Die bisherige Datenlage belegt eindeutig, dass die Vorteile der
intensivierten Insulintherapie die prinzipielle Gefahr einer
Hypoglykämie unter der intensivierten Insulintherapie deutlich
überwiegen. Daher ist es nicht gerechtfertigt, bei entsprechender
Indikation und unter adäquatem Monitoring Intensivpatienten eine
intensivierte Insulintherapie vorzuenthalten.

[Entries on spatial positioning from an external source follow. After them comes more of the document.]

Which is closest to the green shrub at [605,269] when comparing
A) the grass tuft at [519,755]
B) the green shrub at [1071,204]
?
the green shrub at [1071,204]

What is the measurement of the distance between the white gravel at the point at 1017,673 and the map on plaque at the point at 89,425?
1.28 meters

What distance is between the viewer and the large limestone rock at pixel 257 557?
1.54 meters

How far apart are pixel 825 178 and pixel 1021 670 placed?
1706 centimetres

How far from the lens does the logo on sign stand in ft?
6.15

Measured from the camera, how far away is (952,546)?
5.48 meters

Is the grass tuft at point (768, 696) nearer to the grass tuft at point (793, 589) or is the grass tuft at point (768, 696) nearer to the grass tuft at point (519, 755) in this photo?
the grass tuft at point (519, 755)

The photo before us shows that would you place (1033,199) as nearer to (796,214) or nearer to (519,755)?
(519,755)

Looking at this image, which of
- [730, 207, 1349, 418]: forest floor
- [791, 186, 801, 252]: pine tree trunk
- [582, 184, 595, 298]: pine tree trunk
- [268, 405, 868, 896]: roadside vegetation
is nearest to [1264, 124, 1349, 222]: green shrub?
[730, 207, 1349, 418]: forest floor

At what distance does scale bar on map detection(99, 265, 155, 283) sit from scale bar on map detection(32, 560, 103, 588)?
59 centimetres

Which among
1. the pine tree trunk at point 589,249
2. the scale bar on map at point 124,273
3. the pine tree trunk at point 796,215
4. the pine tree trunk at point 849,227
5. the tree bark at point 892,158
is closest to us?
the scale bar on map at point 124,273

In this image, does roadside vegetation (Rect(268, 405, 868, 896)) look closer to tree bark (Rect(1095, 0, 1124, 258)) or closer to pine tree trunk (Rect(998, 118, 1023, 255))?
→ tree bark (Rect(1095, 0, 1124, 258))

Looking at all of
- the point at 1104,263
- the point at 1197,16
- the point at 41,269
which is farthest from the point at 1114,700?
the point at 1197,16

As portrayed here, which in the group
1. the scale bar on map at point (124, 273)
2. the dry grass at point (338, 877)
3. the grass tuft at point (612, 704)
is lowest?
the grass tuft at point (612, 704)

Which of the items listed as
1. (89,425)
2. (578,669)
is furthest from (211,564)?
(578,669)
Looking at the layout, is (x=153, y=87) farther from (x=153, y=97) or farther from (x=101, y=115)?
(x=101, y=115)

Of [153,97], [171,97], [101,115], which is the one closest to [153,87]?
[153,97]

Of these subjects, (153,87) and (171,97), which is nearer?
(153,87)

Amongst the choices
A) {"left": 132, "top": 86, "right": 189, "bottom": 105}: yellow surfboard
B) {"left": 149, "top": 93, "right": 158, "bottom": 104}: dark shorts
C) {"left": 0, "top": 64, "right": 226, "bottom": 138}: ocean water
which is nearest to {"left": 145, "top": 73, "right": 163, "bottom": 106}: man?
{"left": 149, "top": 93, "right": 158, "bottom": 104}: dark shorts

Auch wenn unter intensivierter Insulintherapie in der jüngsten Arbeit
von van den Berghe (Van den Berghe e al. N Engl J Med 2006, 354:449)
eine deutlich höhere Rate an Hypoglykämien zu beobachten war, als in
ihrer ersten Studie an chirurgischen Patienten (Van den Berghe et al. N
Engl J Med 2001, 45:1359) (3,1% vs. 18,7%), war weder der Schweregrad
der Hypoglykämie noch die Mortalität zwischen beiden Gruppen
unterschiedlich. Es kam auch bei keinem einzigen Patienten zu
hämodynamischer Instabilität, cerebralen Krämpfen oder anderen
Hypoglykämie-bedingten Nebenwirkungen. In der ersten Arbeit von van den
Berghe bei chirurgischen Intensivpatienten (Van den Berghe et al. N
Engl J Med 2001, 45:1359-1367) unterschied sich die Hypoglykämierate
zwischen der Gruppe mit intensivierter und konventioneller
Insulintherapie nicht signifikant.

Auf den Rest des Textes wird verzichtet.